-- start Given passage --

Bridges are not common as their functions are typically handled by switches or routers.  A bridge can connect more than two network segments at the same time.

An example of a bridge is a point-to-point antenna such as Ubiquiti AirFiber, which allows a bridge to be established between two separate buildings without any wiring.  It uses a radio signal.

For example, consider a car dealership having a central show room with network equipment.  The dealership has installed IP surveillance cameras on the light poles surrounding the parking lot.  The dealership was able to power the cameras through the electrical connection on the poles, but the cost of running data cable to each pole from the central show room was too high.  The cameras must be on the same network as the central show room.  The solution is to bridge these cameras with the central show room through point-to-point antennas.

Modem

A modem sits at the edge of a network.  Typically, a modem is supplied and configured by an internet service provider.  The modem is configured to connect to the ISPs network.  It may require a username, password, or other parameters.

-- end Given passage --

Tasks for this exercise —
a) In the networking passage, why did the car dealership connect its parking-lot cameras to the show room with point-to-point antennas? Answer in one to three sentences.
b) Can you resume the networking passage, picking up after its last sentence about the modem?
You won't need the listing for any of this.

-- start Data provided --

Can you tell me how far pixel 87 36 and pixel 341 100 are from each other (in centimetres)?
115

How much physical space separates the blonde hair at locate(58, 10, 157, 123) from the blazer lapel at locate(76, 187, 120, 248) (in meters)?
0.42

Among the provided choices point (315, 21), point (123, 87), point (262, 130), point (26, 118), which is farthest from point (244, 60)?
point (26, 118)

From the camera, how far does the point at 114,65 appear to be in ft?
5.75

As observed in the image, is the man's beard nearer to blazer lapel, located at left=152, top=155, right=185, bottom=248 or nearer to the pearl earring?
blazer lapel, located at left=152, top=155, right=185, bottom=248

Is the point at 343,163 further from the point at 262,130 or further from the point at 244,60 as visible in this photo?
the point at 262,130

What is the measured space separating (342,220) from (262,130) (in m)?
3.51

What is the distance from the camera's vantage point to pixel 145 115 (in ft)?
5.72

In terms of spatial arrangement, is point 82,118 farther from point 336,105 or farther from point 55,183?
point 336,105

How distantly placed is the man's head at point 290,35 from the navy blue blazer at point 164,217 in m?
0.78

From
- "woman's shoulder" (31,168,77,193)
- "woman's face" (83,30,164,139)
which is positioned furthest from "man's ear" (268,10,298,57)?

-- end Data provided --
-- start Data provided --

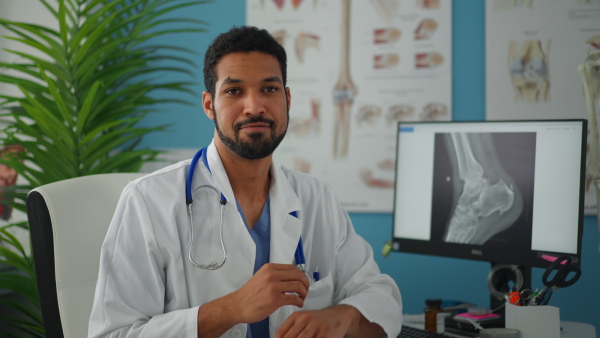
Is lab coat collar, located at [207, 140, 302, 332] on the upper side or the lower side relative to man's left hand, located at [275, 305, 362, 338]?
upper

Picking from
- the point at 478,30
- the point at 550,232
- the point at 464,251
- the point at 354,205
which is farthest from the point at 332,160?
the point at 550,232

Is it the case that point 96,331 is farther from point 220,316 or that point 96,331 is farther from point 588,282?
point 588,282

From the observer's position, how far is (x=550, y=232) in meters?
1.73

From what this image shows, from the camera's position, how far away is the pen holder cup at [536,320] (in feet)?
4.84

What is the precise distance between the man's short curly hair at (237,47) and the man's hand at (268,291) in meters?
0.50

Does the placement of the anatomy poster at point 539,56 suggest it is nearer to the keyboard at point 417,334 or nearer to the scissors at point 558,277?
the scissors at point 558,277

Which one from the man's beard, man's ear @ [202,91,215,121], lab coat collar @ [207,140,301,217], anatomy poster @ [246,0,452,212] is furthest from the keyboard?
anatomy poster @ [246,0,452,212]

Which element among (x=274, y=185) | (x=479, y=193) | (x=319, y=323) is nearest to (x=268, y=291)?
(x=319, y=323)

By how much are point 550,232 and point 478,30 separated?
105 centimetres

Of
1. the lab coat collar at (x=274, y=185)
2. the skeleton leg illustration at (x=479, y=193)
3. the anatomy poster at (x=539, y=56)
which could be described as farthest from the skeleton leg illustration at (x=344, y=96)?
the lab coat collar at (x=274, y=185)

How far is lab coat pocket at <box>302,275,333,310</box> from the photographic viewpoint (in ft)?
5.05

-- end Data provided --

Results for each task —
a) The cameras had to be on the same network as the central show room, but running data cable from the show room to each pole cost too much. Point-to-point antennas bridge the two over a radio signal, with no wiring needed.

b)
Some types of modems

  • Dial up Modem, which operates over a phone line.  The maximum speed is 56 Kbps

  • DSL modem, which operates over a phone line, but provides speeds of up to 1.5 Mbps

  • Cable modem, which operates over a coaxial cable, and provides speeds of up to 10 Mbps

  • Fiber optic cable modem, which operates over a fiber optic cable, and provides speeds of up to 1 Gbps

  • Cellular modem, which connects to a cellular network.  The speed could vary with the cellular network, but could be up to 100 Mbps


Wireless Access Point

Wireless Access Points are dispersed throughout the network and connect to a switch or multiple switches (preferably a PoE switch).

An access point sends and receives traffic over one or more “WLANs” or Wireless LANs.  Each wireless LAN can be mapped to a subnet (VLAN).  Each wireless network WLAN is associated with one or more SSIDs (multiple SSIDs can be associated with a single WLAN).  The access point broadcasts SSIDs, which client devices can detect and connect to.  An SSID can also be hidden.  If an SSID is hidden, a client will be required to know its name to connect to it.  In theory, hidden SSIDs can prevent hackers from connecting to the network, but SSIDs can be easily cracked.

An SSID can be configured as

  • An open network, where any device can connect.  This is a common setting for guest Wi-Fi.

  • An encrypted network, requiring a user to enter a passphrase.  There are several forms of encryption, discussed later.

  • An encrypted network, authenticating through a username/password and RADIUS server/Active Directory server, or authenticating with a certificate.

An access point can be set up to

  • Block connections from devices with specific MAC addresses.  This is known as a blacklist.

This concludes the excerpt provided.